Second emissions case against Volkswagen group vehicles issued
A second ‘dieselgate’ legal claim has been issued in the High Court by law firm Leigh Day against the Volkswagen group, arguing that illegal emissions defeat devices were used in a number of their vehicles.
Posted on 01 July 2021
- Second legal claim covers much larger group of diesel vehicles
- Claim alleges that VW tried to hide that the problem went beyond cars with EA189 engines
- The case alleges that VW tried to cover up the problem by fixing the cars covertly
Issuing the claim in court sets the ball rolling on the case and it means that a timetable will be put in place to ensure that the case moves forward. The legal proceedings are against the Volkswagen group, which includes Porsche, VW, Audi, SEAT and Skoda. Leigh Day are currently representing over 4,300 vehicle owners in this claim. The number is growing rapidly, and vehicle owners can check if they are eligible and join the claim by visiting the Leigh Day website.

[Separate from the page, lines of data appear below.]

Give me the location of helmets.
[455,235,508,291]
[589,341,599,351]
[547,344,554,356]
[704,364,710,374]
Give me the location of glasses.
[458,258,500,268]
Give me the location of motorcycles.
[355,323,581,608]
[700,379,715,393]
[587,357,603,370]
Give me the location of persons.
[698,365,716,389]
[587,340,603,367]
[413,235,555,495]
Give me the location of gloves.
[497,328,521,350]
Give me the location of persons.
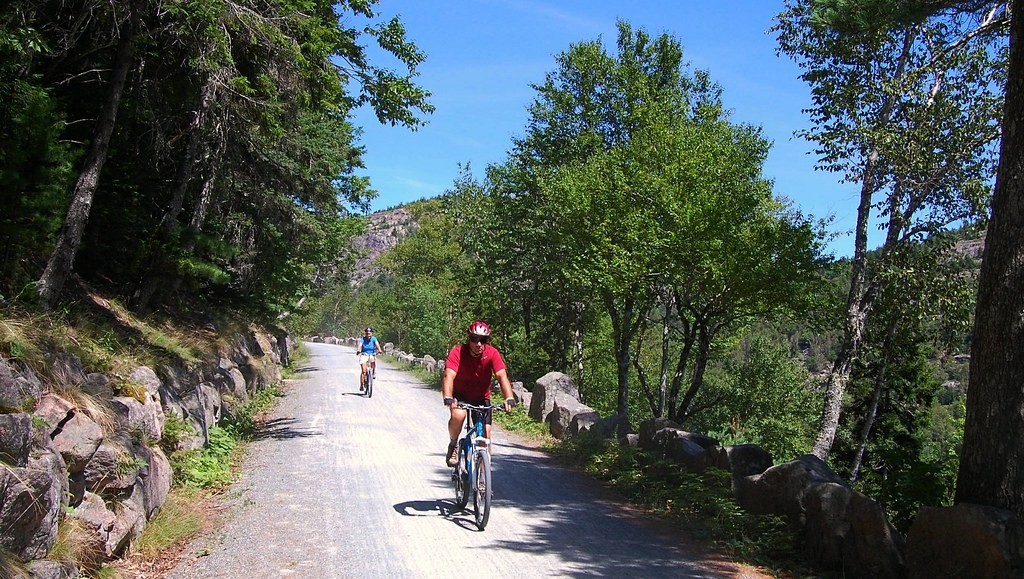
[442,321,515,495]
[357,328,382,391]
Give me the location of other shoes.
[372,373,376,379]
[360,384,365,391]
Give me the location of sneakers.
[479,482,492,499]
[446,443,459,466]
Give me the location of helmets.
[468,321,490,337]
[365,328,373,332]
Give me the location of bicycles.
[359,351,381,398]
[446,397,511,531]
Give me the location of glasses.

This second claim is different to the first claim against the Volkswagen group because it potentially covers a much bigger group of affected cars. Leigh Day estimates that there are 1.26 million affected vehicles on the road which would be eligible to join the claim. The first claim covers only vehicles with EA189 engines. The second claim covers diesel cars manufactured from 2009 to date including vehicles with 3.0l, 3.0l V6, 4.0l V8, 4.2l V8, EA897, EA898 and EA288 engines. Porsche, VW, VW commercial, Audi, SEAT and Skoda diesel vehicles fitted with newer engine types are currently under investigation and may be eligible to join the second Volkswagen claim.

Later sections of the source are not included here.